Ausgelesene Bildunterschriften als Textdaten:
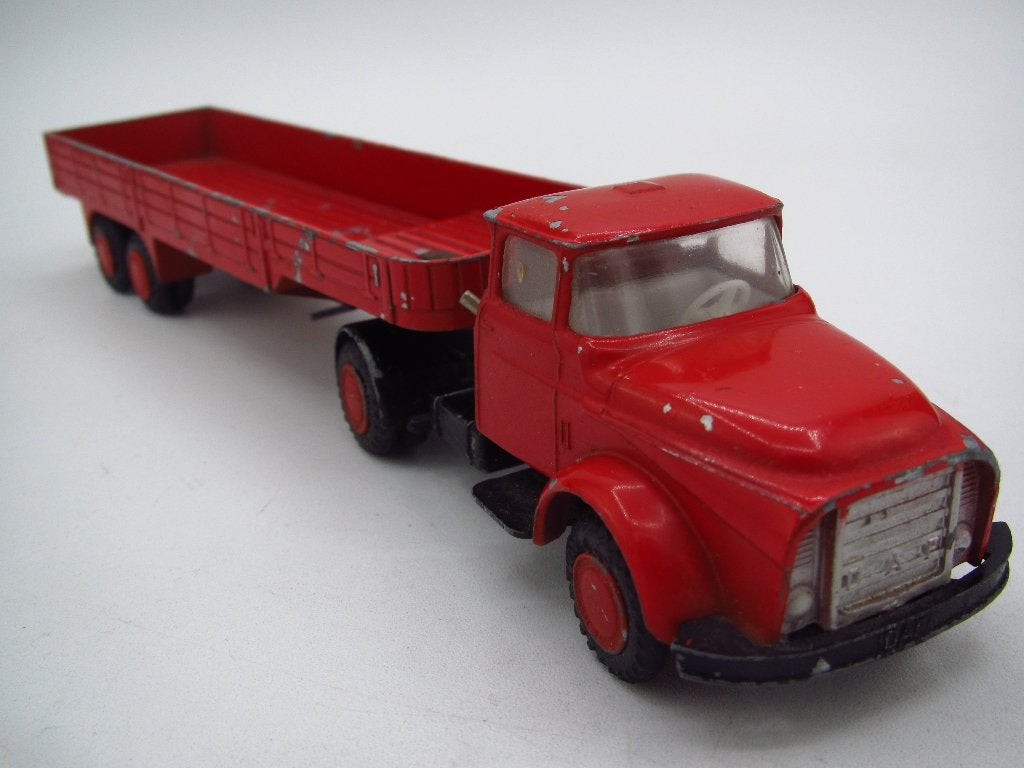 Lion car - DAF Torpedo Truck '' Los Vast '' 1:50, Ophalen of Verzenden, Gebruikt, Bus of Vrachtwagen, Lion Toys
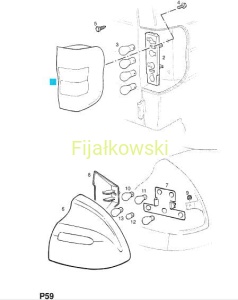LAMPA - LT z pmgl. - CORSA-B Combo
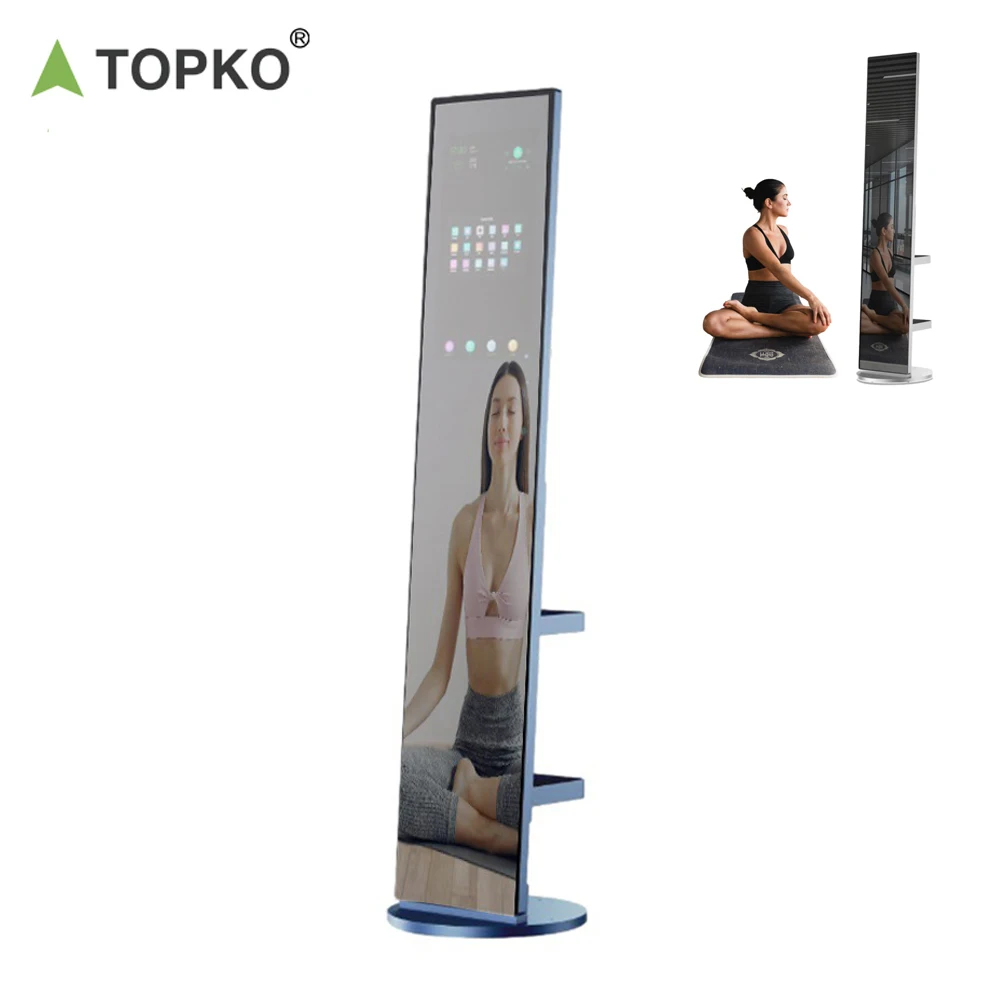 Topko Exercise Mirror Home Yoga Training Fitness Smart Mirror For Gym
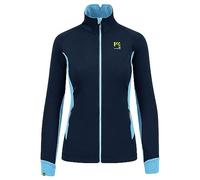 KARPOS 2532004-011 PIZZ.Evo W F-Z FL Sweatshirt Femme Sky Captain/Blue Atoll Taille S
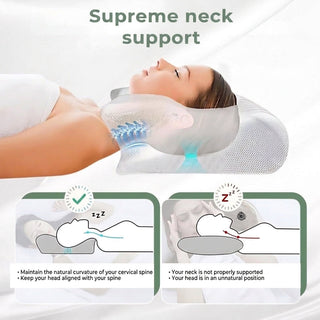 Orthopedic Pillow with Memory Foam for Neck and Back Support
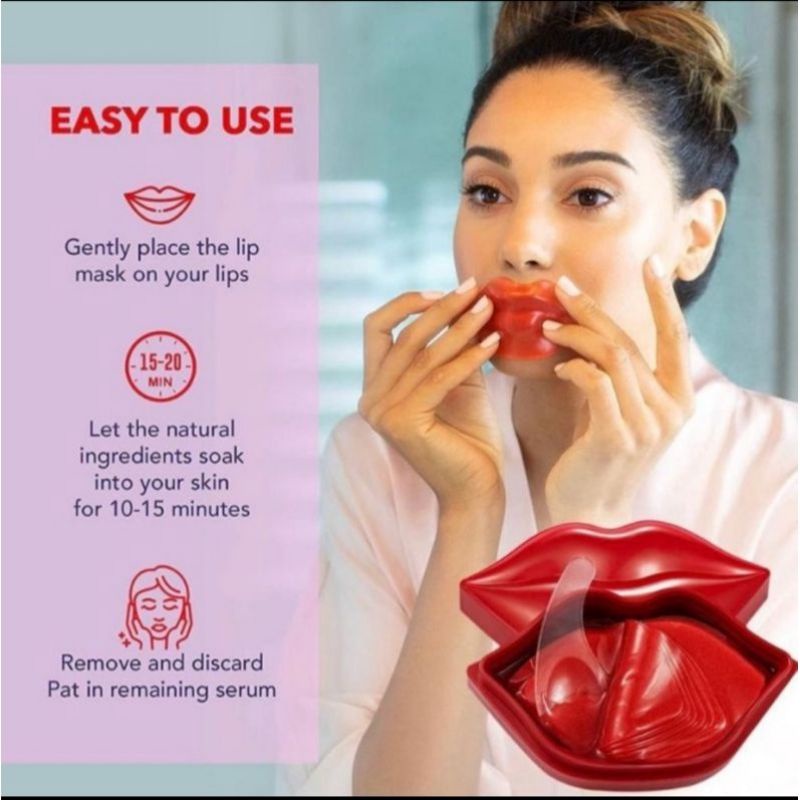 Veze Lip Mask / Zozu Cherry Hydrating Moisturizing Lip Mask / Masker Bibir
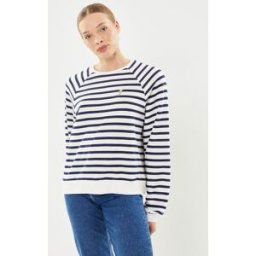 PCLIVA LS EMB SWEAT KAC FC par Pieces Blanc L Accessoires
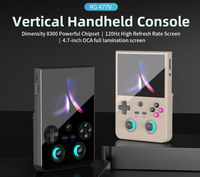 Console de jeu vidéo portable RG477V avec écran laminé de 4,7 pouces, double haut-parleur stéréo, Wifi, lecteur multimédia, batterie de 5500 mAh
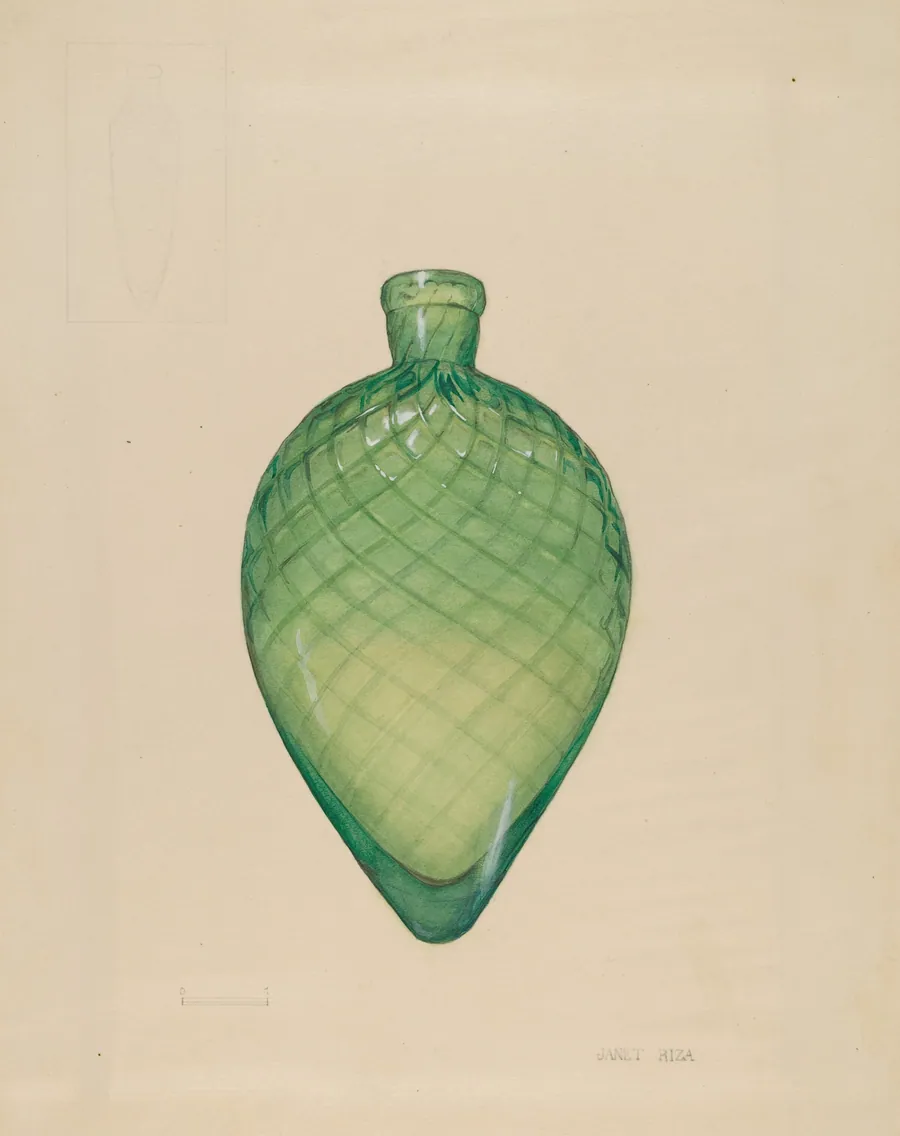 Flask by Janet Riza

ARBEITSAUFTRAG:
Gib das gesamte Material noch einmal wieder, tausche dabei „Lip Mask“ gegen „Lip Balm“ und lass alles andere unverändert. Die Bilder gehören nicht in die Antwort.

ERGEBNIS DER ÜBUNG:
 Lion car - DAF Torpedo Truck '' Los Vast '' 1:50, Ophalen of Verzenden, Gebruikt, Bus of Vrachtwagen, Lion Toys
LAMPA - LT z pmgl. - CORSA-B Combo
 Topko Exercise Mirror Home Yoga Training Fitness Smart Mirror For Gym
 KARPOS 2532004-011 PIZZ.Evo W F-Z FL Sweatshirt Femme Sky Captain/Blue Atoll Taille S
 Orthopedic Pillow with Memory Foam for Neck and Back Support
 Veze Lip Balm / Zozu Cherry Hydrating Moisturizing Lip Balm / Masker Bibir
 PCLIVA LS EMB SWEAT KAC FC par Pieces Blanc L Accessoires
 Console de jeu vidéo portable RG477V avec écran laminé de 4,7 pouces, double haut-parleur stéréo, Wifi, lecteur multimédia, batterie de 5500 mAh
 Flask by Janet Riza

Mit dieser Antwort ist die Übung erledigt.